▸ SELECTED TEXT:
====================

However, in the recorded analogue age, music did not seem like a fluid beast. As soon as songs were recorded and released, they were set in stone forever. People even questioned the virtues of Dylan’s jazzy approach to reciting his old songs live. This rigid outlook on music has often led to musicians wishing that they could have a second attempt at an old track.
We’ve compiled a list of these regretted releases below. From Paul McCartney battling against the naivety of youth to Neil Young regretting the anthem that many might call his masterpiece, these are the songs that artists might not regret enough to want to delete them from history, but they do make them wish there was an ‘edit draft’ option on analogue formats.
10 songs musicians wished they could rewrite:
‘When I’m Sixty Four’ – The Beatles
It’s an astounding fact that Paul McCartney was only 24 when Promethean feats like Sgt. Pepper’s Lonely Hearts Club Band came to the fore. This had ‘Macca’ looking forty years into the future with the track ‘When I’m Sixty-Four’, and there is a fair dose of thorny irony in the fact that this is one of the anthems that he regrets writing.
As the star explained in a Los Angeles Times interview: “It was really an arbitrary number when I wrote [‘When I’m Sixty-Four’]. I probably should have called it ‘When I’m 65,’ which is the retirement age in England. And the rhyme would have been easy, ‘something, something alive when I’m 65.’ But it felt too predictable. It sounded better to say 64.”
Seeing as though the song grapples with the crux of ageing, McCartney seemingly found it too juvenile to do justice. As he said with a sigh, “If I were to write it now, I’d probably call it ‘When I’m 94.’” However, if ageing teaches us one thing, it’s that you can’t go back and change the past, so McCartney’s sigh with the song doesn’t last long.

‘Heart of Gold’ – Neil Young
It’s Neil Young‘s only US number one and many casual fans might class it as his classic. So, what exactly is the problem with ‘Heart of Gold’ and why does Neil Young regret it? Well, you might find an answer from his hero. As Bob Dylan explains: “The only time it bothered me that someone sounded like me was when I was living in Phoenix, Arizona, in about ’72 and the big song at the time was ‘Heart of Gold’.”
Dylan thought it was the sort of rip-off he wished he hadn’t inadvertently just about written. I’m sure he’d hope to inject a touch more originality to the lyrical side of proceedings if he had. None of this, however, makes the song inherently bad. Music always has a place for mawkish mundanity, provided that it’s done with the sort of melody and performance that makes dullsville seem like the dominion where pop music truly belongs. However, the issue for Young is that he never wanted to live there. His tracks up until this point had poked and prodded at the mainstream. Now, with a few chords and a simplified sentiment, he was being dragged into that very fold—but he knew he was just a few edgier lines and colourful chords away from a true masterpiece.
Five years on from its release, a decade into his glistening career, he mused: “This song put me in the middle of the road. Travelling there soon became a bore, so I headed for the ditch. A rougher ride but I saw more interesting people there.” As those liner notes on Decade suggest, reaching the top – ‘Heart of Gold’ is Young’s only US number one – actually proved to be a fork in the road.

====================

▸ ASSIGNMENT A: In the article on songs musicians regret, rewrite the paragraph that begins "As the star explained" in a shorter form, keeping its main facts.
▸ ASSIGNMENT B: Reproduce the article on songs musicians regret word for word, from "However, in the" to "an old track.".
▸ ASSIGNMENT C: Continue the article on songs musicians regret from the point where it stops.
The entries come from a separate source.

====================

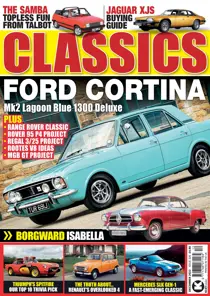 Dec-22 
                issue Dec-22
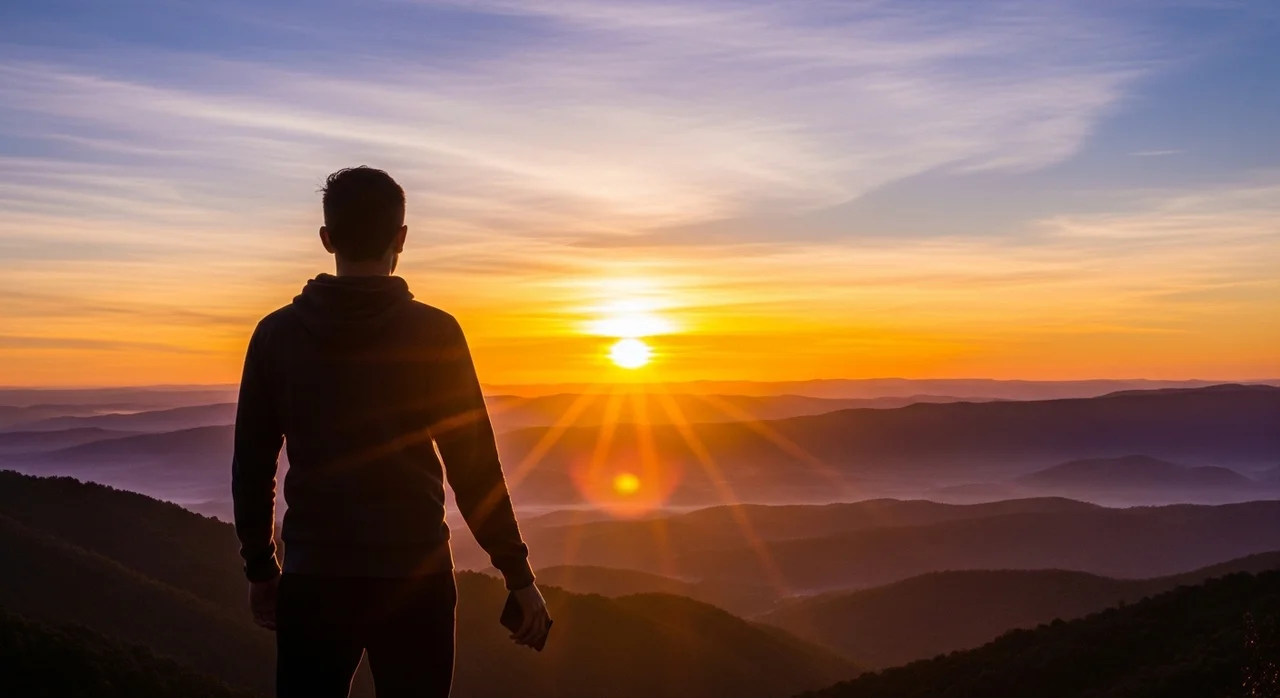 결론: 디지털 세상의 주인으로 거듭나기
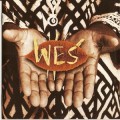 Buy Wes Madiko - Welenga Mp3 Download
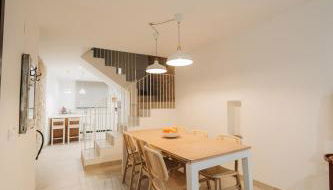 Casa Els Pardos - Foto 5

====================

▸ WRITTEN ANSWER A: McCartney told the Los Angeles Times that 64 was an arbitrary number. He felt he probably should have used 65, the retirement age in England, and the rhyme with "alive" would have been easy. But that felt too predictable, and 64 sounded better.

▸ WRITTEN ANSWER B:
However, in the recorded analogue age, music did not seem like a fluid beast. As soon as songs were recorded and released, they were set in stone forever. People even questioned the virtues of Dylan’s jazzy approach to reciting his old songs live. This rigid outlook on music has often led to musicians wishing that they could have a second attempt at an old track.

▸ WRITTEN ANSWER C:
‘We Didn’t Start the Fire’ – Billy Joel
Billy Joel got many things right with ‘We Didn’t Start the Fire’. In the song, he charts his way through history in an abridged manner that condenses knowledge like microchip science. He weaves his way through manic modern history to arrive at the message that society is simply predisposed to unruly chaos—and he pairs this in a postmodern fashion with a maelstrom of synth-driven music to add to the feeling of society’s unstoppable combustion. He accepts that this element of the anthem is a masterstroke.
However, it is the inherent contemporary cheesiness of this music that he feels hamstrings the clever thesis of the track. Speaking about the much-maligned masterpiece on We Didn’t Start the Fire: The History Podcast, Joel said of his 1989 single: “The only thing I’ve heard about that song from people is, ‘I hate song!’ Some people hate that song. It’s one of the most hated things I ever wrote! And I don’t get the hate.” However, Joel is ambivalent towards it, musing that it is clever, catchy, and affecting; he just wishes it cooler—many have had similar thoughts in a more generalised sense.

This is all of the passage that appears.